Following the acclaim of his debut, Robert Eggers’ second offering came highly anticipated for me on several fronts. The Witch arrived with 18 months of anticipation and categorically surpassed the initial dread of what an isolated Exploration-era set-up helped build up. The Lighthouse looked poised to exploit another page of New England’s abounding folklore—this time its maritime history—eschewing colors and numeric familiarity, this time, for an intimate portrait of monochrome mayhem. The parallels between his debut and sequel reflect those of Ari Aster’s; a nuclear family disintegrating under weight of malevolent forces transitions into lone survivors orphaned by past hardships. The similarities stop here and at the aforementioned use of colors (Midsommar is portrayed under constant sunlight) or lack thereof. Perhaps they don’t, as the two sophomoric entries defy horror conventions (Midsommar) and genre categorizations (Lighthouse), despite both remaining horror-adjacent.
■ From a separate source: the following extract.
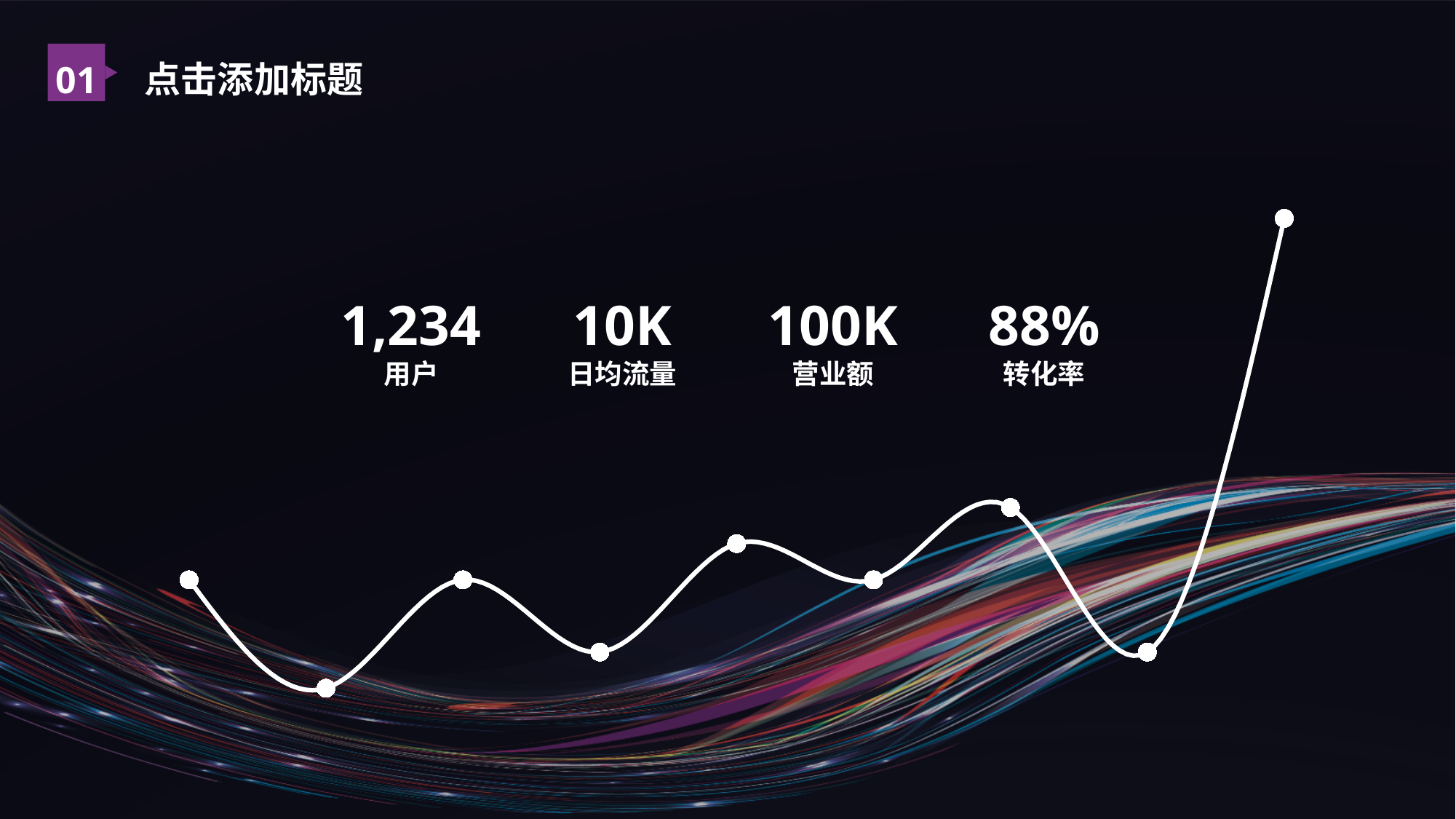
How many lines (series) are plotted on the chart? 1 Which data point on the line chart is the lowest? the second point from the left How many data points are plotted on the line chart? 9 Does the line rise or fall between the seventh point and the eighth point from the left? fall Is the second point from the left higher or lower than the first point? lower Is the last (rightmost) point higher or lower than the first (leftmost) point? higher What colour is the plotted line on the chart? white Does the line rise or fall between the second-to-last point and the last point? rise Which data point on the line chart is the highest? the last (rightmost) point Does the chart display a legend? no What kind of chart is shown on the slide? line chart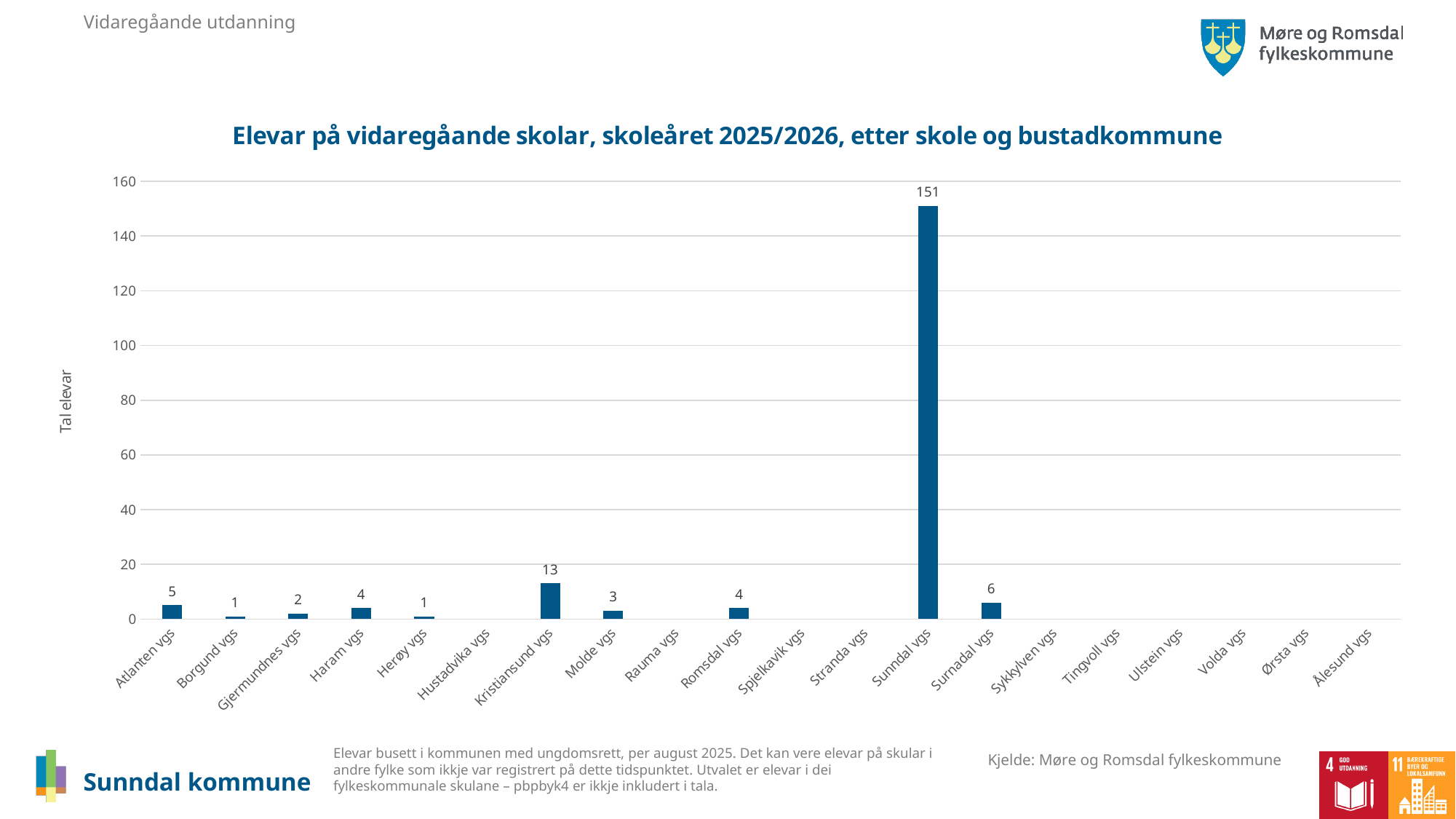
How many students are shown for Sunndal vgs? 151 Is the value for Sunndal vgs greater or less than 140? greater What is the label of the y axis? Tal elevar Which is larger, the value for Surnadal vgs or the value for Atlanten vgs? Surnadal vgs What kind of chart is shown on the slide? Bar chart What is the value for Kristiansund vgs? 13 What is the value for Atlanten vgs? 5 How many schools are listed on the x axis? 20 What is the difference between the values for Kristiansund vgs and Surnadal vgs? 7 What is the difference between the values for Sunndal vgs and Kristiansund vgs? 138 What is the value for Surnadal vgs? 6 Which school has the highest number of students? Sunndal vgs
And given how difficult it is to escape the hype and spoilers on online film groups, I was aware of the arrival of some twist. Its latent homoeroticism, for instance, made its way past [my usual] defenses formed by a doctrine centered on avoiding trailers at all costs, and helped by living nowhere near any cinephile community as to enjoy direct discussions. Such is the tradeoff in consuming media amidst the first wave of blinding, knee-jerk audience reactions. To my surprise, enough elements survived this spoilerific tidal wave and The Lighthouse contains enough depth and originality to ride it toward the safety of sturdy ground. On the face of it, it’s a story of cabin fever with a ton of mythology tacked on to graft an allegory onto it. But Eggers’ execution is that sturdy ground, his symbolisms are the crashing waves.

A decidedly claustrophobic affair, Eggers’ intent is evident from a suffocating 1.19:1 aspect ratio, his choice of using black and white photography, and the utter isolation of no memorable extras of note. Respectively, Jarin Blaschke’s compositions cram their subjects into a tight, antiquated frame. Their monochrome scheme adds to the confinement as, with all black and white films, it guides the eye across the frame for reference points (an exit?). And the two departing wickies were the only corporeal inclusions to complement the central pair arriving in their relief. Theirs is a haunting arrival, with the foreboding combination of raging waters, a tempest’s incessant downpour, and an ominous foghorn—persisting throughout the film with the erratic frequency of heart arrhythmia—posing as an announcement of the surreal setting.

It was supposed to be just four short weeks—long if you’d allow them but, otherwise, a straightforward gig for Ephraim Winslow (Pattinson) and Thomas Wake (Dafoe). That quickly culminates in mounting frustrations for the young wickie as the older keeper subjects him to all the backbreaking work around the nautical installation, leaving the lightkeeping duties as his sole and exclusive domain. Ephraim is drawn to the light but that could also be his superficial understanding of the job compounding an unfounded appeal. To the uninitiated, no job is as glamorous as it appears, as it’ll nearly always entail its share of backstage duties, and all the dull work, in this instance, is assigned to Ephraim. He’s seemingly forever condemned to exclusion, and relentless gatekeeping, which makes those four weeks feel longer, what with the brimming chagrin now.

Anyone familiar with having their career prospects dashed, or condemned to indefinite stagnation, will find Ephraim’s dissatisfactions recognizable. But to entertain the urge to murder one’s superior to achieve advancement is not only a perversion of ambition (to say nothing of where that marks his edge of sanity); it is obsession as formless and undefined as water, as bottomless as the oceans. How could the ends begin to justify the means if the light is revealed to be the end itself? How can the seeker of what the light symbolizes (knowledge and wisdom) be justified in their pursuit without establishing either an understanding of its nature or an inclination towards learning and curiosity? When it comes to the light, the idea that it’s more the journey than the destination is reversed. It is a framework rendered as formless as the waters from which the beacon juts out.

For stretches, the power dynamic—stacked against the younger wickie—remains unchallenged. It will be some ways before the scales tip [violently] in his favor at a moment when the mythological subtext converges to bring the confrontation to a head. And what an eruptive momentum. Even that takes on the form of sexual tension released in the least optimal outlet. The more obvious and overhanging fears are the cautionary words on superstitious omens. The mermaid is never mentioned although Ephraim is warned of what they and seagulls represent and of the bad luck certain practices can invite. And all the mythological influences come to a clash; literal and allegorical, real and imagined, invoked and foretold, come alive in a choreography of chaotic mayhem.